(Montréal) S’il est porté au pouvoir, la Parti québécois (PQ) s’engage à investir 1,17 milliard sur cinq ans pour un réseau de services de garde « 100 % CPE », ont annoncé le chef Paul St-Pierre Plamondon et sa porte-parole pour la famille, Véronique Hivon, en conférence de presse vendredi dans le CPE La Petite-Patrie, à Montréal.

Clara Descurninges La Presse Canadienne

« Toutes les nouvelles places qui doivent être développées doivent l’être en CPE », a plaidé Mme Hivon, qui propose aussi de lancer « un vaste chantier sur l’accessibilité » afin de permettre aux garderies privées de se convertir au public.

« Il faut cesser ce système à multiples vitesses […] qui est comme un monstre à plusieurs têtes où personne ne s’y retrouve », a-t-elle déclaré.

M. Plamondon, lui, a qualifié le réseau actuel d’« anarchique, chaotique et incompréhensible », comme il y a « toutes sortes de catégories d’établissements », et déploré le fait que de nombreux parents « sont sur des listes d’attente depuis des années ».

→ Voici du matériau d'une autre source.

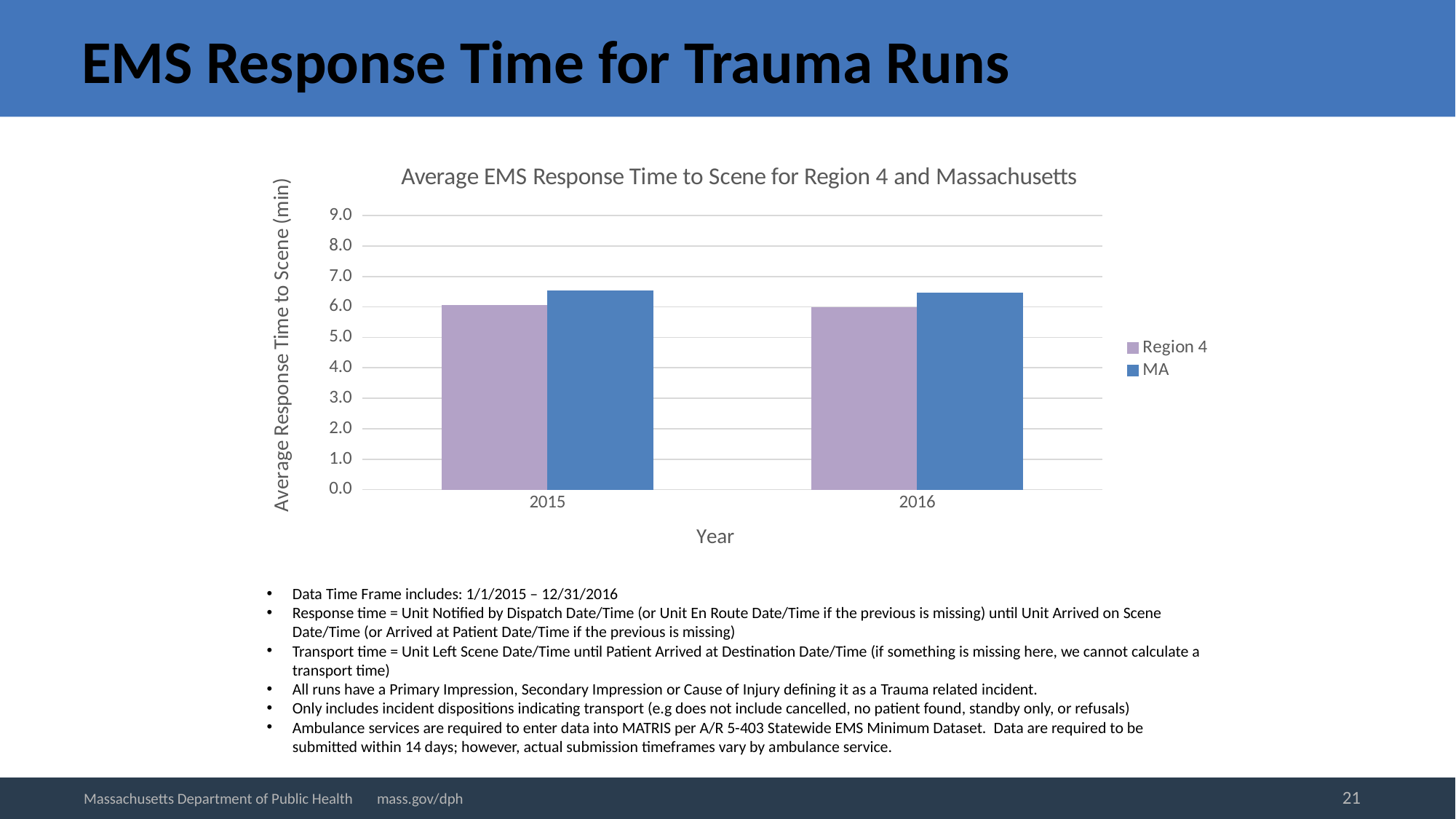
Is the value for MA in 2015 greater or less than 6.0? greater Is the value for Region 4 in 2015 greater or less than 7.0? less Which series has the larger value in 2016, Region 4 or MA? MA Is the value for Region 4 in 2016 greater or less than 5.0? greater How many series does the legend list? 2 How many years are shown on the x axis? 2 What kind of chart is shown on the slide? Bar chart What is the title of the chart? Average EMS Response Time to Scene for Region 4 and Massachusetts What is the label of the vertical axis? Average Response Time to Scene (min) Which series has the larger value in 2015, Region 4 or MA? MA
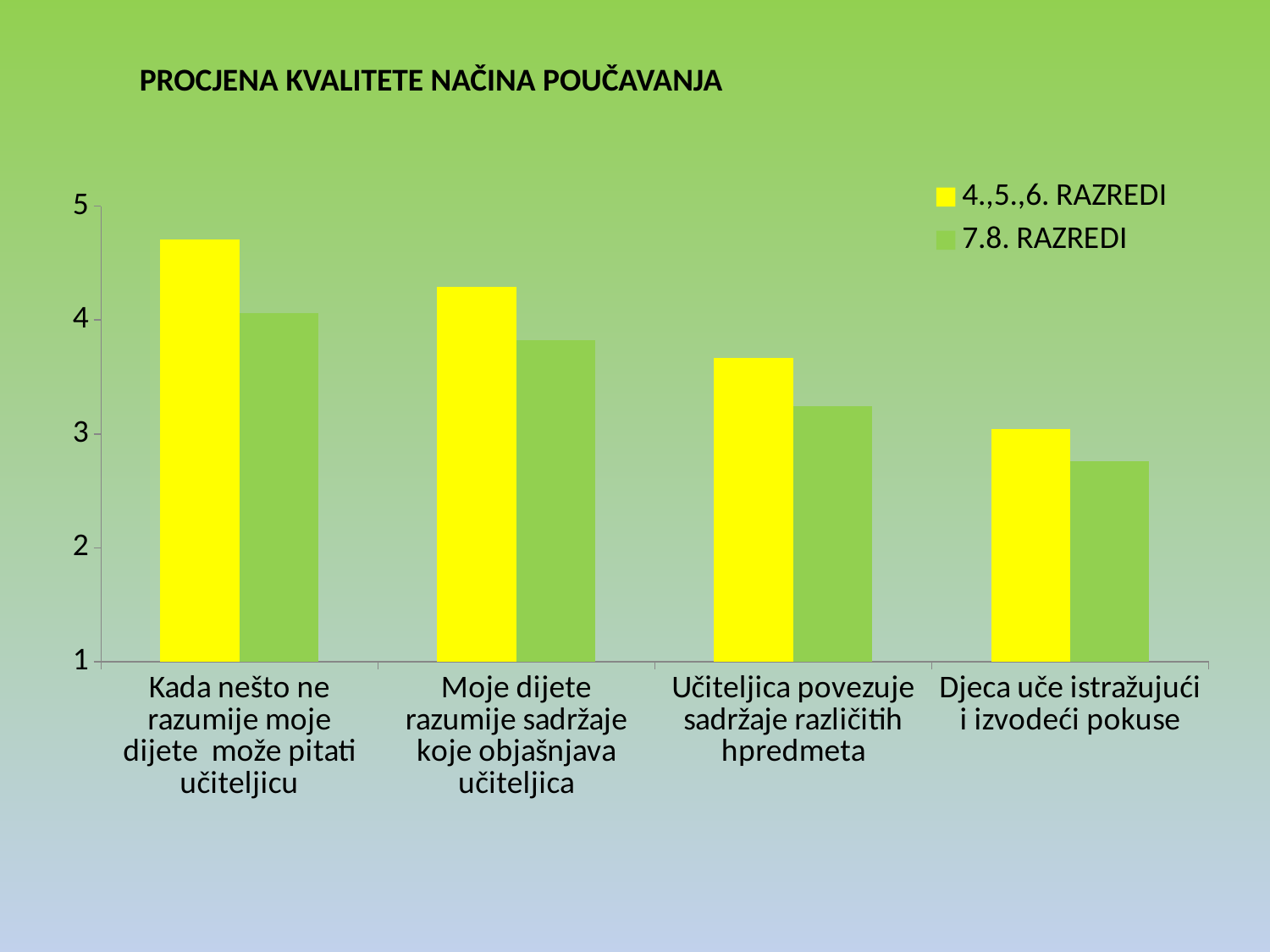
Is the value for 4.,5.,6. RAZREDI in the category 'Kada nešto ne razumije moje dijete može pitati učiteljicu' greater or less than 4? greater Is the value for 4.,5.,6. RAZREDI in the category 'Učiteljica povezuje sadržaje različitih hpredmeta' greater or less than 3? greater How many categories are shown on the x axis? 4 What is the title of the chart? PROCJENA KVALITETE NAČINA POUČAVANJA Is the value for 7.8. RAZREDI in the category 'Moje dijete razumije sadržaje koje objašnjava učiteljica' greater or less than 4? less Which category has the lowest value for the 7.8. RAZREDI series? Djeca uče istražujući i izvodeći pokuse What kind of chart is shown on the slide? bar chart Which category has the highest value for the 4.,5.,6. RAZREDI series? Kada nešto ne razumije moje dijete može pitati učiteljicu How many series does the legend list? 2 Do the values for the 7.8. RAZREDI series rise or fall from left to right along the x axis? fall In the category 'Učiteljica povezuje sadržaje različitih hpredmeta', which series has the larger value, 4.,5.,6. RAZREDI or 7.8. RAZREDI? 4.,5.,6. RAZREDI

Interrogée au sujet des coûts liés à sa proposition, Mme Hivon a répliqué que « c’est une question de priorité », arguant que l’implantation des maternelles quatre ans risque de coûter bien plus aux Québécois.

Elle a appelé à « s’éloigner de cette obsession de mettre tous ses œufs dans le même panier des maternelles quatre ans », qui était l’une des promesses phares du gouvernement de François Legault.